In South America, Tehuti was known as ‘Quetzalcoatl’ (apparently meaning ‘Feathered-Serpent’) but for the Olmecs, I detect, their god was to them ‘Kgweetsa-a-le-kgwatle’ (Drives you while lying lazily [like a monitor lizard]). ‘Monitor lizard’ is kgwathe but when the Olmecs returned they had adopted tla in the place of ta. Indeed Tehuti was also called Tlahuitzcalpantechutli (‘Come [to me] so as to know about the whole world’ as Setswana can still decipher: le-Pan literally means ‘far and wide’, thus ‘the world’). Evidently, the teacher in him remained strong (Tee-huti means ‘foremost/sole teacher’).

For a number of reasons explained in other articles, the relationship between Tehuti and another god called Ishkur deteriorated. So as to keep an eye on Tehuti (who had been entrusted with the all-important shems (rocket-propelled spacecraft) after the Sodom debacle in Canaan), Ishkur chose to move to South America.

Wishing to also impress the local people who openly loved Tehuti, he regularly took to the sky in his plane and drew patterns on the ground using lasers – one of the biggest and most impressive being a picture of the trident (a garden-fork-like spear that could emit sparks) which he had adopted as his personal insignia.

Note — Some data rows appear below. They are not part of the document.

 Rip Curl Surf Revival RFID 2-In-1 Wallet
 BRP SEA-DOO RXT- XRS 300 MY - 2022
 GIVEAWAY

Unimpressed, every time he took off to display his doodling skills, the Olmecs would say ‘Tescatilpoca’ (It is time (scati) for him to praise himself (ipoka)). Se-kati (Nguni for ‘time’, means ‘that which keeps expanding’: kat means ‘widen’ as in katologa). “Ho itse, ele, ipochitli: ‘he really knows, that one, vanity’: ipocha literally means ‘beautify oneself’), they would remarked, hence ‘Tescatilpoca Huitzilpochtli’, Ishkur’s South American name. The lines he drew on the ground are now called the Nazca lines (na–sicca means ‘as if cut (sega)’, and sicca relates to ‘scissors’: ‘that which cuts’).

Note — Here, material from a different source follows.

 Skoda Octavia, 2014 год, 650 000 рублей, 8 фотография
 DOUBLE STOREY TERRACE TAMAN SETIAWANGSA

A full-blown War of the Gods eventually erupted again – this time in South America and Tehuti (Quetzalcoatl) was defeated but escaped exile and later fled the region. His retreat sparked the name ‘Chichen-Itza’ (‘the retreat (checha) of Itza’) – now a city in Mexico. ‘Itza’ was the shortened form of his full nickname Itza-nama (‘He forbids meat’, in Setswana). Indeed, when he arrived in the Himalayas in 562 BC and immediately started off all the major Eastern religions, a primary feature of all of them was vegetarianism.